[Exercise aim] Whenever a line of the data below holds the string "measured", copy that line.

[Data for processing]
Start of Block

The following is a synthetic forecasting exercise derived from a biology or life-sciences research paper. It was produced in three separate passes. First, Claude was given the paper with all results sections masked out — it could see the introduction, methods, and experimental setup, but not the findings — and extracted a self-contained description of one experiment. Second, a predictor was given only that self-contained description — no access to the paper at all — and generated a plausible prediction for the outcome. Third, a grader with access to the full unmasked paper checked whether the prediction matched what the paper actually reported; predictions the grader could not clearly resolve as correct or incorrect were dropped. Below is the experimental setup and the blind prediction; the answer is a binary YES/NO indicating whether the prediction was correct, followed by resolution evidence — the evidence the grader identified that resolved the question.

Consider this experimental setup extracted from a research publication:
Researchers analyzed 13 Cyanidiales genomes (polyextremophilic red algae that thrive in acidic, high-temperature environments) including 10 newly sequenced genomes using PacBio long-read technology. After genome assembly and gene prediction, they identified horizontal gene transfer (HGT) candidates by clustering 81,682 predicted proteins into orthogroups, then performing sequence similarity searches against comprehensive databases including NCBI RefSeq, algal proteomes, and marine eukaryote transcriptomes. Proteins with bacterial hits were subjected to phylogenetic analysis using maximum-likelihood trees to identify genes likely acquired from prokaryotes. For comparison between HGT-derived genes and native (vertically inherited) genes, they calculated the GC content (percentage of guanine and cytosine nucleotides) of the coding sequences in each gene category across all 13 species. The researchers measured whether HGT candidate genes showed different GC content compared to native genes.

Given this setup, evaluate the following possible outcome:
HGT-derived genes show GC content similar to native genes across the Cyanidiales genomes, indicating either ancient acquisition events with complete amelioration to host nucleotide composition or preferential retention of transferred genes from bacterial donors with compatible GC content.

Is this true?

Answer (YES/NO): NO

End of Block
Start of Block

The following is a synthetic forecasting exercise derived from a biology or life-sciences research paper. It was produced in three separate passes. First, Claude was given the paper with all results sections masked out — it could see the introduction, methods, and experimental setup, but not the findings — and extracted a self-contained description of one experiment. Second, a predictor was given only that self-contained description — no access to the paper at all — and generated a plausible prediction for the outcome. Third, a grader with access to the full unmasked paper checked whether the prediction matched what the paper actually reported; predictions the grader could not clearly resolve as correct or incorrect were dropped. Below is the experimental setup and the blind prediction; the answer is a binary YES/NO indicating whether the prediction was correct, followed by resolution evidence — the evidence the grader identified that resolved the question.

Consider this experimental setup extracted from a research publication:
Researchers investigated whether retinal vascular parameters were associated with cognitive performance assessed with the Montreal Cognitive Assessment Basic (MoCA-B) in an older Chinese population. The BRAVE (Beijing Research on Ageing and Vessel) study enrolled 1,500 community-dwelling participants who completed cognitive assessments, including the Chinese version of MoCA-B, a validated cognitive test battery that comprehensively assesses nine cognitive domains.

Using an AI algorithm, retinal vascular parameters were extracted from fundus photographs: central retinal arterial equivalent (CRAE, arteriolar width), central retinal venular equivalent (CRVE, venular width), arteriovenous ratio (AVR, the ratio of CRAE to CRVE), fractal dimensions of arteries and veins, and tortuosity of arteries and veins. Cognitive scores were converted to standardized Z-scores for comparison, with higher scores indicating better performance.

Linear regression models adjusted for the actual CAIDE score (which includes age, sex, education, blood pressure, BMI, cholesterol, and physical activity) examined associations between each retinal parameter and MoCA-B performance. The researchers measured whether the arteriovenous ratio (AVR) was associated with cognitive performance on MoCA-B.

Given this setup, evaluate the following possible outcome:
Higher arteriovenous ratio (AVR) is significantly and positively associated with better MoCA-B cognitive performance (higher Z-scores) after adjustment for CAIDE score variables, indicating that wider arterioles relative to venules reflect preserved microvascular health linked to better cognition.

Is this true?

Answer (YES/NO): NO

End of Block
Start of Block

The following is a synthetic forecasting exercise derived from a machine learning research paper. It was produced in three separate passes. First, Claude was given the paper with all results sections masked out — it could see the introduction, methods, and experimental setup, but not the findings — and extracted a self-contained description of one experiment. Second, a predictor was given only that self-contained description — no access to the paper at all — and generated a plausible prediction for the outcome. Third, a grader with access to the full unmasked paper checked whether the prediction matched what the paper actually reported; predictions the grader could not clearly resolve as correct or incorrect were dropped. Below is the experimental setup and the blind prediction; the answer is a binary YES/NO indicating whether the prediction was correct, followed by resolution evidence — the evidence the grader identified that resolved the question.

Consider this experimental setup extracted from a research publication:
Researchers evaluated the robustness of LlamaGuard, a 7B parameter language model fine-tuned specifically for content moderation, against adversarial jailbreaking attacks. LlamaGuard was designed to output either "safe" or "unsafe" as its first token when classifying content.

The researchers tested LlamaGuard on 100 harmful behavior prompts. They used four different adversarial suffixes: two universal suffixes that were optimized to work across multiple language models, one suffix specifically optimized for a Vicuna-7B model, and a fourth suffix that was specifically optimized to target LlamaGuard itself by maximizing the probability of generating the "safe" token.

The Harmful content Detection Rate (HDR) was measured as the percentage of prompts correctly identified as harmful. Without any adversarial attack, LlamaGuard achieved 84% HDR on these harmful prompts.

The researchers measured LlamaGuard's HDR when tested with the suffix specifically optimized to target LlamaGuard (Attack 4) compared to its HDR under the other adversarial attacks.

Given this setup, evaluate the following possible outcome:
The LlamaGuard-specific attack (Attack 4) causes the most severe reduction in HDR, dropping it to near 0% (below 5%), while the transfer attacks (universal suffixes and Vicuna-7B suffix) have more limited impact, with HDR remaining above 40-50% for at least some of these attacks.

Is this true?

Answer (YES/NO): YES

End of Block

[Exercise result]
Researchers analyzed 13 Cyanidiales genomes (polyextremophilic red algae that thrive in acidic, high-temperature environments) including 10 newly sequenced genomes using PacBio long-read technology. After genome assembly and gene prediction, they identified horizontal gene transfer (HGT) candidates by clustering 81,682 predicted proteins into orthogroups, then performing sequence similarity searches against comprehensive databases including NCBI RefSeq, algal proteomes, and marine eukaryote transcriptomes. Proteins with bacterial hits were subjected to phylogenetic analysis using maximum-likelihood trees to identify genes likely acquired from prokaryotes. For comparison between HGT-derived genes and native (vertically inherited) genes, they calculated the GC content (percentage of guanine and cytosine nucleotides) of the coding sequences in each gene category across all 13 species. The researchers measured whether HGT candidate genes showed different GC content compared to native genes.
Linear regression models adjusted for the actual CAIDE score (which includes age, sex, education, blood pressure, BMI, cholesterol, and physical activity) examined associations between each retinal parameter and MoCA-B performance. The researchers measured whether the arteriovenous ratio (AVR) was associated with cognitive performance on MoCA-B.
The Harmful content Detection Rate (HDR) was measured as the percentage of prompts correctly identified as harmful. Without any adversarial attack, LlamaGuard achieved 84% HDR on these harmful prompts.
The researchers measured LlamaGuard's HDR when tested with the suffix specifically optimized to target LlamaGuard (Attack 4) compared to its HDR under the other adversarial attacks.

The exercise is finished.